4089. Craig turns 40. We have a party on the farm, a perfect party on the farm. The afternoon rolls out slow and leisure, long fallow acres of contentment.







4090. "Jesus, thank-you that we have Daddy turning forty today," Jane prays.

4091. "I'm just really thirsting and hungering for a good book," she comments later that night.

4092. Flexiflyer. Art, pure art.







4093. Jack and I go on a date. Craig tutors him before we leave on how to take a lady on a date: Protect her. Open doors for her. Make conversation. "It's all part of leading," Craig tells him.
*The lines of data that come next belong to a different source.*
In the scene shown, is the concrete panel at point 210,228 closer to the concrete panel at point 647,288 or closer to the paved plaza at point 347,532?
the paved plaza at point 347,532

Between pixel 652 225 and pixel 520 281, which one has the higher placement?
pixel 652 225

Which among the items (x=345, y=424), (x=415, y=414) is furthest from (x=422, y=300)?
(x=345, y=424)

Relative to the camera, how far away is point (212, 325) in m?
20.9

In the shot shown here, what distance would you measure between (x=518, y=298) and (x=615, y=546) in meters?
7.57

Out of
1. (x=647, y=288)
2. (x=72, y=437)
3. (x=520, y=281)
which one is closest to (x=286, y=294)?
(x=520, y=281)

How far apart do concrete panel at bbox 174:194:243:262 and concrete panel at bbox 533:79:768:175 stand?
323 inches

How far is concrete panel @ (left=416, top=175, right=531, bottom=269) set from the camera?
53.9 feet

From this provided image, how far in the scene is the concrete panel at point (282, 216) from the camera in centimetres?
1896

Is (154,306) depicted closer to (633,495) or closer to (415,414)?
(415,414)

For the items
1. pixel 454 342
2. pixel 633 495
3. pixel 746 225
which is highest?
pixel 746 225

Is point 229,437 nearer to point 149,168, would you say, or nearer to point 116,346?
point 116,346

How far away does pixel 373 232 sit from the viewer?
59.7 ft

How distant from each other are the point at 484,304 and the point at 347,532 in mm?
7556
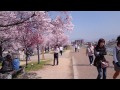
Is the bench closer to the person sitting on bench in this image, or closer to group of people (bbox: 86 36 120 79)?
the person sitting on bench

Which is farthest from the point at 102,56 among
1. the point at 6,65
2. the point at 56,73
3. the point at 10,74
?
the point at 56,73

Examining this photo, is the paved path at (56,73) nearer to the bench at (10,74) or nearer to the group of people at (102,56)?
the bench at (10,74)

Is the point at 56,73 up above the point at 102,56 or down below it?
below

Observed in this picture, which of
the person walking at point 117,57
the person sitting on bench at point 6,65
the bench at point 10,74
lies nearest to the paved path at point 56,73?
the bench at point 10,74

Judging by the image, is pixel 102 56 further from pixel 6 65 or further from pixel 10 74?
pixel 6 65

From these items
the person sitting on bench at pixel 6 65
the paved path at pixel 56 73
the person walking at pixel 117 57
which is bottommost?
the paved path at pixel 56 73

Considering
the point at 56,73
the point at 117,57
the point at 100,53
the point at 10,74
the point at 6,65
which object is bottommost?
the point at 56,73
4094. We eat lemon loaf and sip a steamer, them buy a whole stack of second hand books for our library.

4095. "If you see an animal's teeth," Lucy says, "they would be really dirty 'cause they never brush their teeth. They probably have LOTS of cavities."

4096. Oranges. We find oranges for 18 cents a pound.







4097. Hand-me-downs. A whole bag full of hand-me-downs, the kind you can wear right out of the bag.

4098. Four of us downtrodden with colds and fevers, Myra a river of snot, a barking-dog-of-a-cough, and still the comfort of being together resonates through the house. At each turn, whether extended or immediate, the comfort of family gives strength to these weary bones.